== Work request ==
How many lines in the listing below hold the word "China"? Answer with the number only.

§ §

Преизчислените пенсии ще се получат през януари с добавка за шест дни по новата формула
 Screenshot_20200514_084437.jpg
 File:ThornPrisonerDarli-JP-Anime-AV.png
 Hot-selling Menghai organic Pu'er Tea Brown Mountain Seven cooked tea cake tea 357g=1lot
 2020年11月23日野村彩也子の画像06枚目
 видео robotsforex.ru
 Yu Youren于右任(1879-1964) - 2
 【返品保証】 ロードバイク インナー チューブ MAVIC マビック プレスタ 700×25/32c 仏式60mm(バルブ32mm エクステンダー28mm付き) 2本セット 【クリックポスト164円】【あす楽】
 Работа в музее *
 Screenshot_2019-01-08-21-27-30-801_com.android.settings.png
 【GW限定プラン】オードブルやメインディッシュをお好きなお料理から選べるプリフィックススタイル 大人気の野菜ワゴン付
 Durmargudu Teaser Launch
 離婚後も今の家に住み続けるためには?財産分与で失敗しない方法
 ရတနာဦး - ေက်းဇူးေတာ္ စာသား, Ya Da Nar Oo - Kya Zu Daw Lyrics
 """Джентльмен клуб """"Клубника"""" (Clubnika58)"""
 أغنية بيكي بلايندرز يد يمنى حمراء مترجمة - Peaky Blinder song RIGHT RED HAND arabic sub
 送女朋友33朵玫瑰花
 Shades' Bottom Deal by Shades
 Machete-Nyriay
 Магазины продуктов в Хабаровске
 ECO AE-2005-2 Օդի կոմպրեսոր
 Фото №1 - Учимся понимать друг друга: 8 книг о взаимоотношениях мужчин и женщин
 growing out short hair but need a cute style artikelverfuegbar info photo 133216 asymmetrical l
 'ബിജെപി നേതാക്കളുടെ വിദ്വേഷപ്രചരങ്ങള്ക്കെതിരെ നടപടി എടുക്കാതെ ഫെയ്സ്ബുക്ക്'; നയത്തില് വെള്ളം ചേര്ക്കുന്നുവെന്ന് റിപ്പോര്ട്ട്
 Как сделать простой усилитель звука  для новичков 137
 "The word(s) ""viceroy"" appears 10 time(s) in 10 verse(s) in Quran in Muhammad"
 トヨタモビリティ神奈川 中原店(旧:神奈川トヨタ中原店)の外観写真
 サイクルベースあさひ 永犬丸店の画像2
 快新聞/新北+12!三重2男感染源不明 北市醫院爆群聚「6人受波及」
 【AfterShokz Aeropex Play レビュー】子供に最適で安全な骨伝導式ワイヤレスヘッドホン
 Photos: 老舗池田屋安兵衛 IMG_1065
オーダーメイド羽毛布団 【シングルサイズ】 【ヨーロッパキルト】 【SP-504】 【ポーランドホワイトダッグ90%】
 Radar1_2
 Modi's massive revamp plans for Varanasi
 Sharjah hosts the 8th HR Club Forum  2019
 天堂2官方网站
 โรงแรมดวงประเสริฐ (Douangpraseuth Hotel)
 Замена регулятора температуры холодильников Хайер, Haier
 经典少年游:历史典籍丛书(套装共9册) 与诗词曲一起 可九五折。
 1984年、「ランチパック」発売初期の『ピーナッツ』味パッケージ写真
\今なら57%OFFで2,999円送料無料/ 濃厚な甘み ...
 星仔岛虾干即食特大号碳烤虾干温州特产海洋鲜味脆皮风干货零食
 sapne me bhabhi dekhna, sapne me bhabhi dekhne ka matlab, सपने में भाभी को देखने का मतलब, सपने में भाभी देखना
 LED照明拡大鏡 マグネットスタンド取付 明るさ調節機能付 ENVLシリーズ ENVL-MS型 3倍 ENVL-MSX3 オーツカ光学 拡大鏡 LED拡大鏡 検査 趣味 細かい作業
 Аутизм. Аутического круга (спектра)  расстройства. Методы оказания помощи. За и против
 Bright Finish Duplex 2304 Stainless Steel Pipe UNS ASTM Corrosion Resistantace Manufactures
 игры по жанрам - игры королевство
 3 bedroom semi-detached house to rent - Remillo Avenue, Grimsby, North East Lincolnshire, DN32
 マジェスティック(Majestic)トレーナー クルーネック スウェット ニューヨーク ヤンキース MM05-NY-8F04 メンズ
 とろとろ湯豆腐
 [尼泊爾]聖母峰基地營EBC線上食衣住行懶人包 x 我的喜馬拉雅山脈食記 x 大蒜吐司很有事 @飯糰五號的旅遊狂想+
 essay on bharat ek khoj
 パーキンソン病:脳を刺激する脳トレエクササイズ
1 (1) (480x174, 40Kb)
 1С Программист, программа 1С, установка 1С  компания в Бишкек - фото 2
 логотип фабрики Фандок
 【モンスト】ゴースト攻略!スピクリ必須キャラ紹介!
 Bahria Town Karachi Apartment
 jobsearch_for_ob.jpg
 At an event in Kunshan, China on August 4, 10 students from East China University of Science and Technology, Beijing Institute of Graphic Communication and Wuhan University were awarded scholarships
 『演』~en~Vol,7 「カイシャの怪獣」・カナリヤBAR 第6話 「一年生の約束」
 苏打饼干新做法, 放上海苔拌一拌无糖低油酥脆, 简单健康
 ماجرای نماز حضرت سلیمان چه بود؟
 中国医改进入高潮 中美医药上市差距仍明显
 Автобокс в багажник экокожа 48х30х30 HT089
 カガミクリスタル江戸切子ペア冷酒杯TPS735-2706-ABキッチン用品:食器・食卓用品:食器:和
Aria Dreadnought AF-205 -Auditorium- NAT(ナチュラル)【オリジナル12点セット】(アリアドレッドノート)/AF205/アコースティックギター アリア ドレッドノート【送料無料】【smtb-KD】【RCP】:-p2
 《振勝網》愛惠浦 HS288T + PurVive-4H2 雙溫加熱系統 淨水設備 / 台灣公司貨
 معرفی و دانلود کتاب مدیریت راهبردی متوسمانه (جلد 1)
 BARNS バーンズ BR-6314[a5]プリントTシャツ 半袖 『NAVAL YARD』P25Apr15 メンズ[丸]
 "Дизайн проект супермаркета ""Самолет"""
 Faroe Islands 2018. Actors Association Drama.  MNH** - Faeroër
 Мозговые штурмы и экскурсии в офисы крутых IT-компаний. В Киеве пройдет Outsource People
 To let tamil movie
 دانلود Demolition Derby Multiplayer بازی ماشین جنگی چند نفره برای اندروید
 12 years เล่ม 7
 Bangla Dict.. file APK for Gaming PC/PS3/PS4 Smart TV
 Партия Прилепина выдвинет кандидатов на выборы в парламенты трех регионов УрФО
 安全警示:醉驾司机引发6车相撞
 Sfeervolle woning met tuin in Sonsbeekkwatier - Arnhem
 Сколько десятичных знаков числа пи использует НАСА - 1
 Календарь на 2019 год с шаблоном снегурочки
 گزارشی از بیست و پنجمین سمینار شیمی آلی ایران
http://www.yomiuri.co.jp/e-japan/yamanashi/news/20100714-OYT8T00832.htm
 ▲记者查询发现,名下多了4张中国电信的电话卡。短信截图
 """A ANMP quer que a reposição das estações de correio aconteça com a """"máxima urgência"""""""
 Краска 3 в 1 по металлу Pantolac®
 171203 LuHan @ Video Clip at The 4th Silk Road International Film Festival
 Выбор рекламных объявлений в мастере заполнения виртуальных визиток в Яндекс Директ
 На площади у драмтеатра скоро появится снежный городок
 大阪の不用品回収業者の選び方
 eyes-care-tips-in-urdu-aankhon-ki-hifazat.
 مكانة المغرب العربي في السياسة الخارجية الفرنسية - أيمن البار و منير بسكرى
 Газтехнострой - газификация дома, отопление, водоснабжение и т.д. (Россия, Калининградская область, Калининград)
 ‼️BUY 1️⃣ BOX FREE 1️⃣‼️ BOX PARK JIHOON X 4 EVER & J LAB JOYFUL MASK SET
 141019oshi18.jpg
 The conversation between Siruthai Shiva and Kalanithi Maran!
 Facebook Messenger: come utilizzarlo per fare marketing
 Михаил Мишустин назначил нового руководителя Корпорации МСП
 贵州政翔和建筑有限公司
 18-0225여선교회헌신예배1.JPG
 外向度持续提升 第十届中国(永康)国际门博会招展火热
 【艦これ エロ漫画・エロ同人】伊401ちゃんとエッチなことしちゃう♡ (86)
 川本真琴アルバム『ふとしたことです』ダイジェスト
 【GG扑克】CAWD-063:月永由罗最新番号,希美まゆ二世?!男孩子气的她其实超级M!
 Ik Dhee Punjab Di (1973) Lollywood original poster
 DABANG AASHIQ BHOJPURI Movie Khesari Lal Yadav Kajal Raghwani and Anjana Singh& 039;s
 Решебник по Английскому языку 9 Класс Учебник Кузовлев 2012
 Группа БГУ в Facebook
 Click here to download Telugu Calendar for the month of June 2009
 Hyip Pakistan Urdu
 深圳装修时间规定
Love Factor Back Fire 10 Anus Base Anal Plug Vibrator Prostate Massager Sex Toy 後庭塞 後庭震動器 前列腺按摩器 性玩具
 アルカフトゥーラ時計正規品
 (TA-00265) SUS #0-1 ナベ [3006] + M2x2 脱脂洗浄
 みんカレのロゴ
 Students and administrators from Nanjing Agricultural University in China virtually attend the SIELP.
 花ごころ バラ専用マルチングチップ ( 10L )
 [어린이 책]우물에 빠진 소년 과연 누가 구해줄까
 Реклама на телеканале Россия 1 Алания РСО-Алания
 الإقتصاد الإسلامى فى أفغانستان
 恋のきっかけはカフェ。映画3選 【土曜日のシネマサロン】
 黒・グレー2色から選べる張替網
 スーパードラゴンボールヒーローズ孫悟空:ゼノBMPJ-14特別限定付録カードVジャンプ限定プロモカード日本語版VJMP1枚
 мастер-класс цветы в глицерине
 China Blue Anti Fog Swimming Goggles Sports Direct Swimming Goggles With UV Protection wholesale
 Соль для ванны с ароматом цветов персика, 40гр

§ §

== Response ==
3